Mientras esto no ocurra, la ornitología, sigilosa hermana menor del gran entramado científico actual, deberá continuar dando el ejemplo con su solitaria tarea de hacer puentes entre el hombre sensible y el científico racionalista, de reconciliar la belleza del mundo con la precisión analítica. Pensamos que todas las ramas de la ciencia actual deberían seguir ese mismo camino pionero que realizó hace menos de doscientos años la ornitología, y permitir así que la ciencia se aplique no sólo a curar las enfermedades instrumentales del cuerpo.

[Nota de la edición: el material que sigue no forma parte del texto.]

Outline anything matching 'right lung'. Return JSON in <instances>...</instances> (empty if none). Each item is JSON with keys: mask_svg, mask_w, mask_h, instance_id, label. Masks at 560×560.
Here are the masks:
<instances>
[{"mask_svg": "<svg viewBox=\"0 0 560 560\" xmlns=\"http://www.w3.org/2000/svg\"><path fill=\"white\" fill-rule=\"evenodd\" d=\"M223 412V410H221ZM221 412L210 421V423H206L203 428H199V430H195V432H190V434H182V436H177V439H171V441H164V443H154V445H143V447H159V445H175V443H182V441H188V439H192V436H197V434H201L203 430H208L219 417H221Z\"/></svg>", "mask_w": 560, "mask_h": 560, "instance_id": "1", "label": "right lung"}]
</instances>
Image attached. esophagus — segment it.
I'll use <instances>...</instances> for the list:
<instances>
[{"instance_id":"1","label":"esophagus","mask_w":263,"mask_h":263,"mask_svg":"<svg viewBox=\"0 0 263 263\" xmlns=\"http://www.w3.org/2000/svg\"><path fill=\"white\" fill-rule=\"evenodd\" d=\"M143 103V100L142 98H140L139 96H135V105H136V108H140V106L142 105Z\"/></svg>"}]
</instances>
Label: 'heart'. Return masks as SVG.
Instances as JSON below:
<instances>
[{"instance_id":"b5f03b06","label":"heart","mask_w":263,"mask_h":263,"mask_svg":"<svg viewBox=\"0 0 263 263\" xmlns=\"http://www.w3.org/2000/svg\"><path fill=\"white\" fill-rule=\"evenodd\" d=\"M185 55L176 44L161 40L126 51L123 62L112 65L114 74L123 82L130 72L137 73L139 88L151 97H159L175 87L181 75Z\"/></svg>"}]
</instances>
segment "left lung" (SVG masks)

El llamado es urgente. La ciencia moderna precisa con exclusividad integrar al hombre común, allende sus conocimientos previos, así como la ornitología lo hizo en su origen, convocándolo a que le otorgue aquellos bienes de los que la ciencia carece. Mirar en el poniente el vuelo de un benteveo (pitangus sulphuratus), o describir el despliegue cazador de ciertos tiránidos son dos aspectos de una idéntica realidad. Es como indicar en un boletín científico los desastres biológicos que sobrevendrán en los próximos años por el exceso de población, y enseñar en los colegios el temprano cuidado del medioambiente.

Deberíamos aprender la lección de la filosofía occidental. En su génesis, Platón propuso para ella el diálogo socrático, la reciprocidad armónica de las partes, y por nunca saber ejercerlo, por preferir ante todo la soledad del monólogo, la filosofía pereció. Ojalá que no ocurra lo mismo con la ciencia, portadora de herramientas para mejorar la salud de los hombres y su ambiente. Al igual que en el discurso platónico, la ornitología que contempla pero también analiza, ha propuesto para la ciencia el desafío del diálogo. El destino del hombre entero, y no sólo el de sus partes biológicas, está puesto en juego.